__EXERCISE DESCRIPTION__
Would you transcribe the line containing "family: Equidae" and every line after it, through the end of the records below, exactly and with nothing else?

__TASK INPUTS__
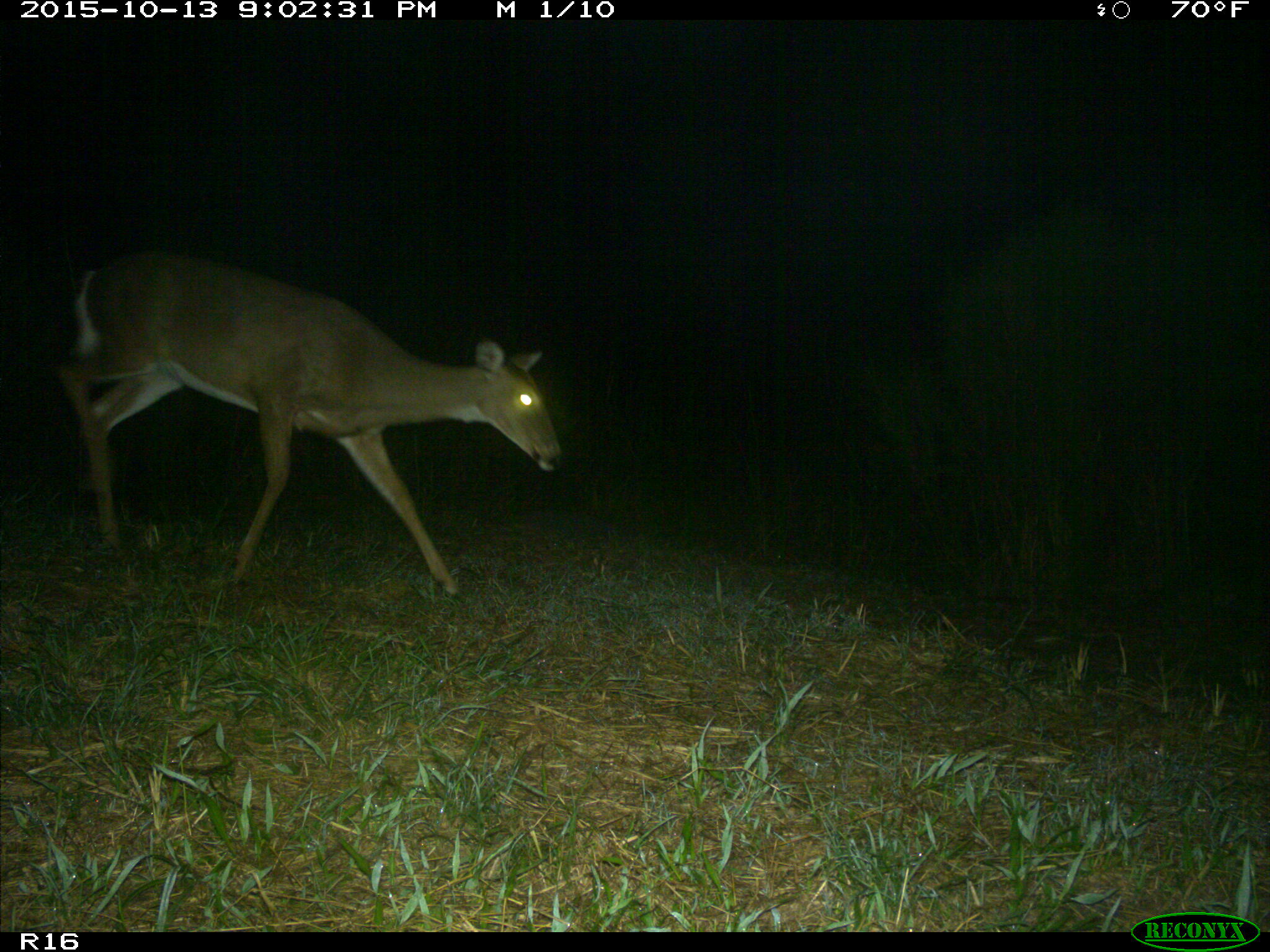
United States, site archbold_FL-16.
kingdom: Animalia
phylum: Chordata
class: Mammalia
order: Artiodactyla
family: Cervidae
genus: Odocoileus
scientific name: Odocoileus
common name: deer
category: unidentified deer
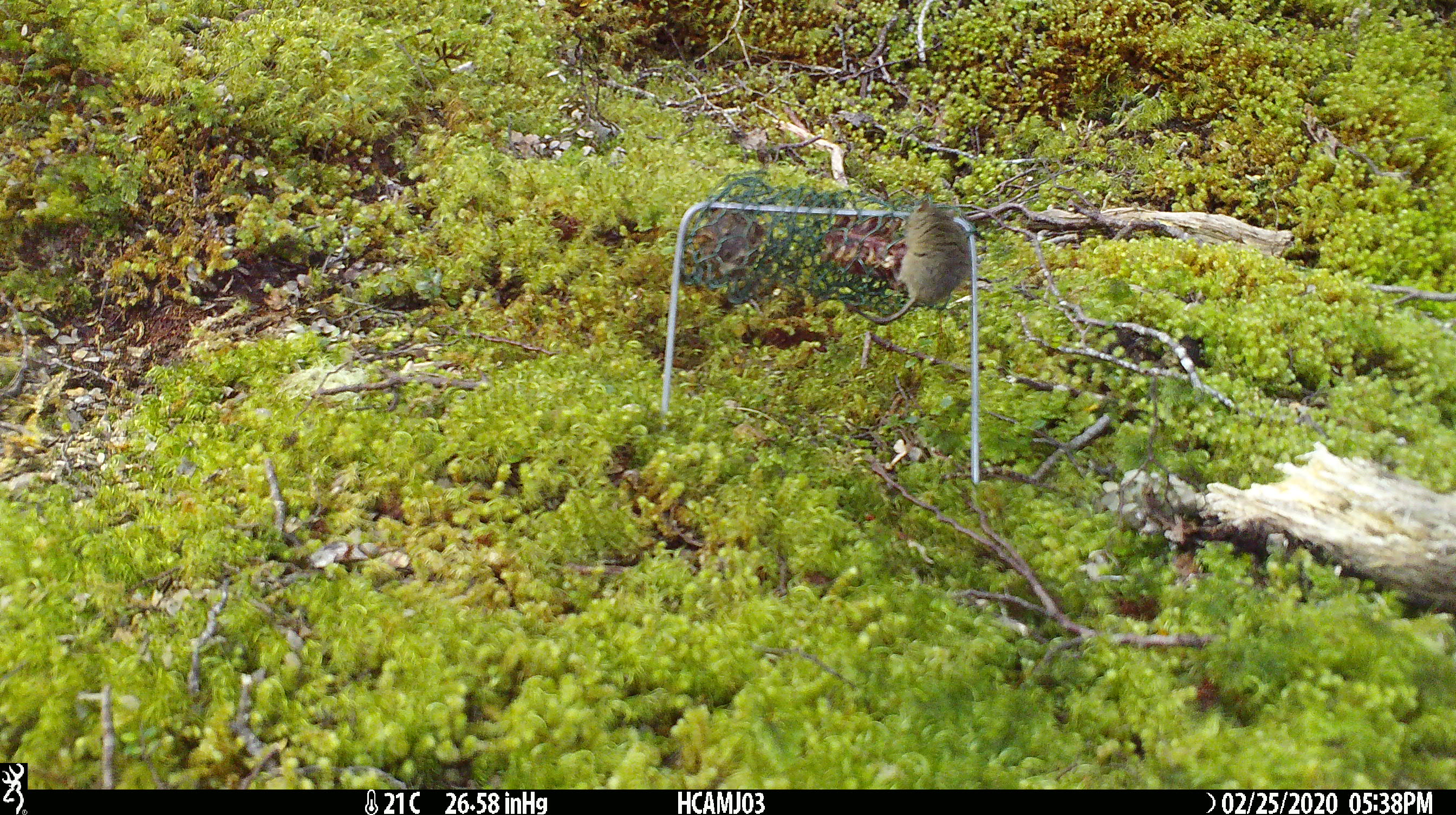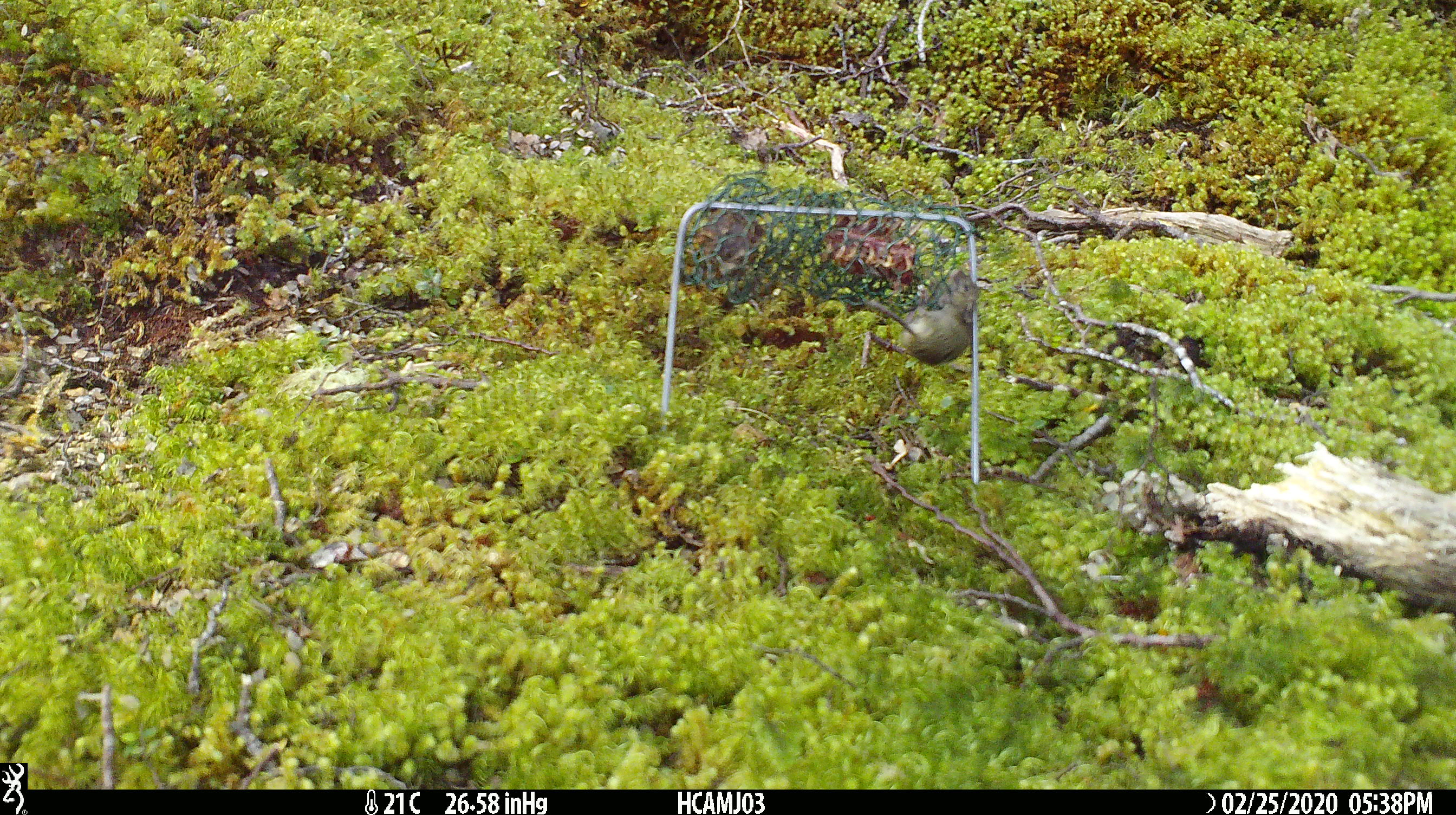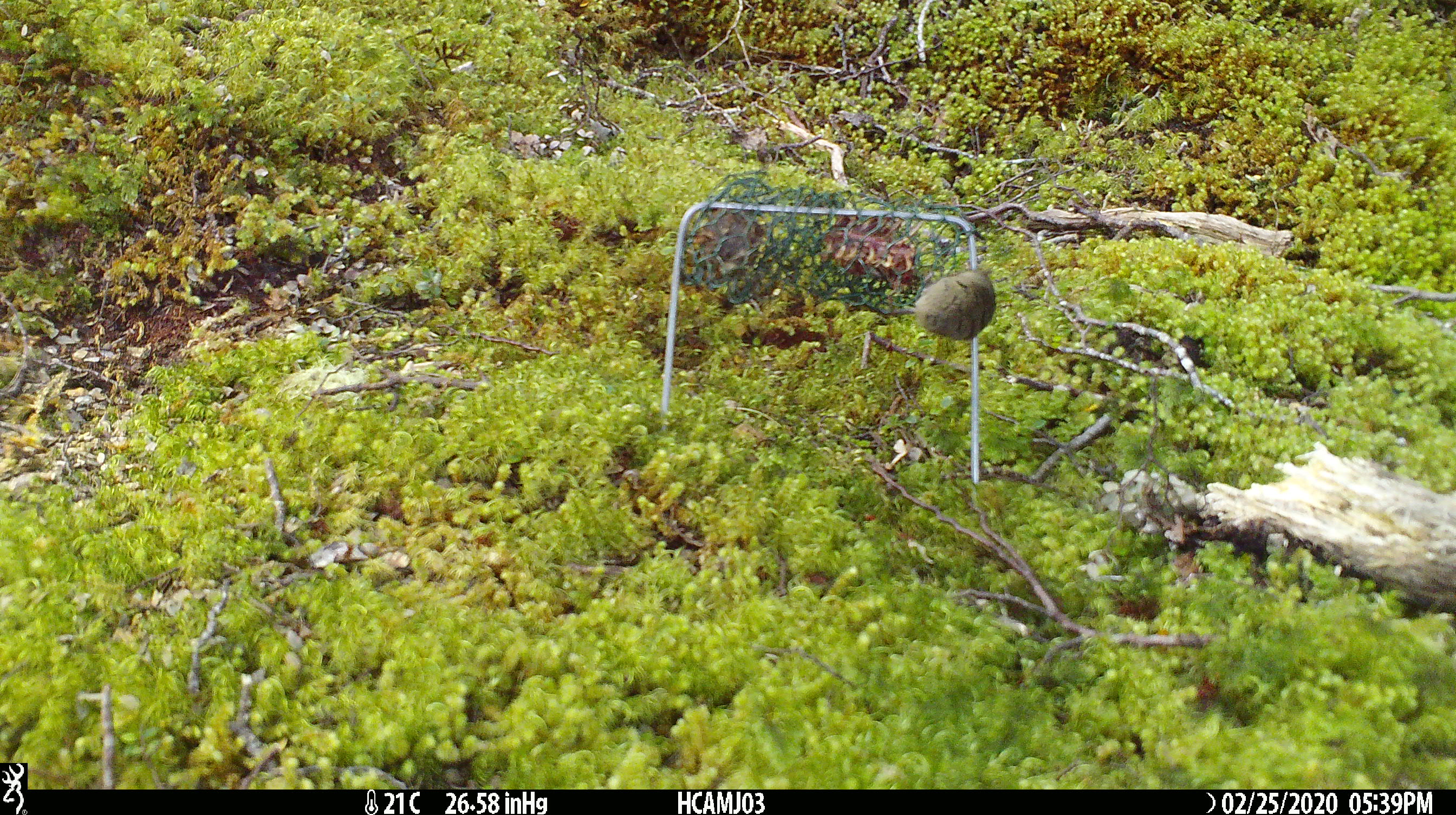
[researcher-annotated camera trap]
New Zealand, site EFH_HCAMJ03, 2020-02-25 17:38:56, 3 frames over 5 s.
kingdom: Animalia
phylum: Chordata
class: Mammalia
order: Rodentia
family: Muridae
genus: Mus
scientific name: Mus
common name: mouse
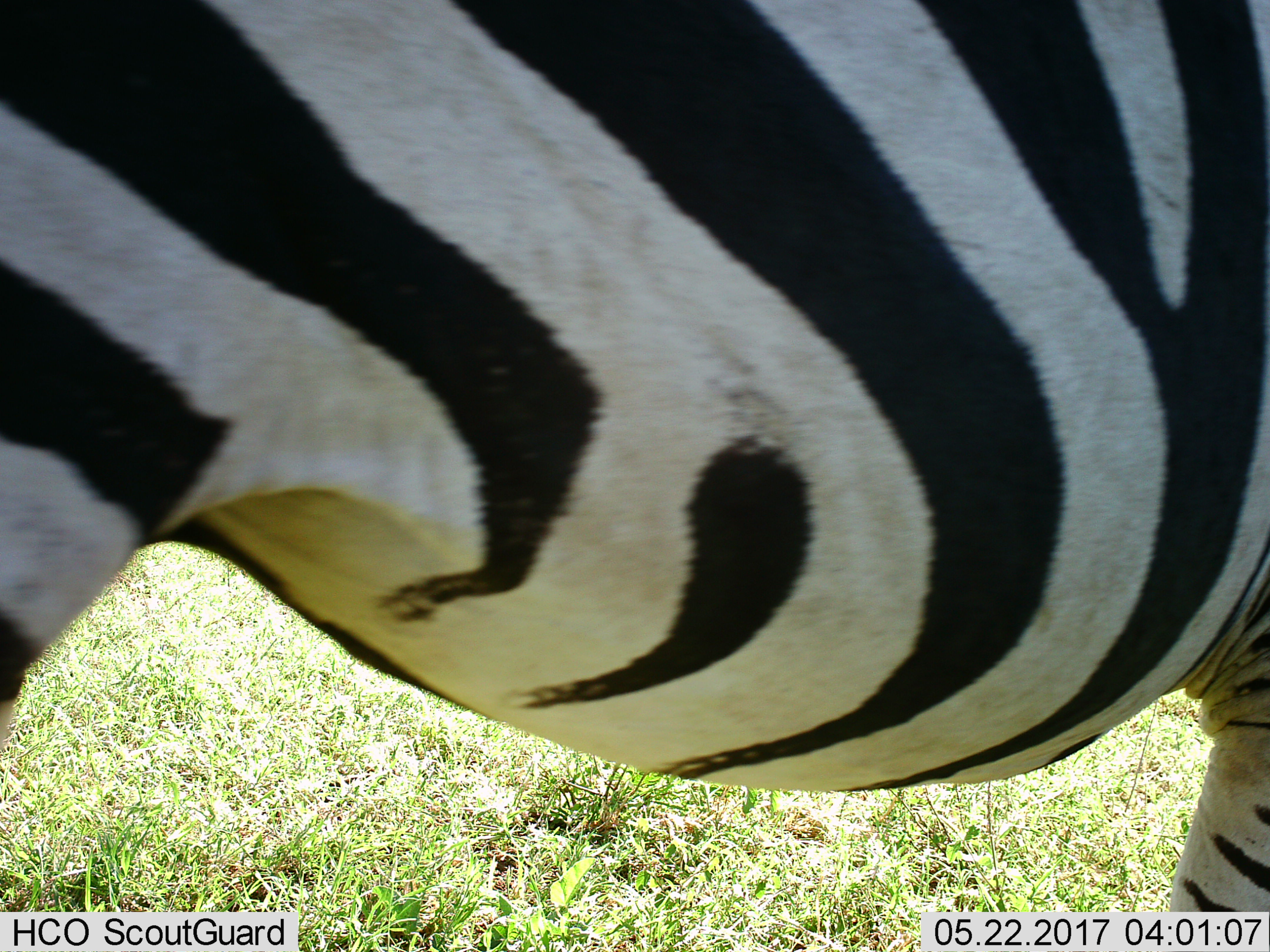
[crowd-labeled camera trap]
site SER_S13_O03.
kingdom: Animalia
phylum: Chordata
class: Mammalia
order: Perissodactyla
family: Equidae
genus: Equus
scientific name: Equus quagga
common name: plains zebra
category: zebraplains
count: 1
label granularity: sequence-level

__OUTPUT BELOW__
family: Equidae
genus: Equus
scientific name: Equus quagga
common name: plains zebra
category: zebraplains
count: 1
label granularity: sequence-level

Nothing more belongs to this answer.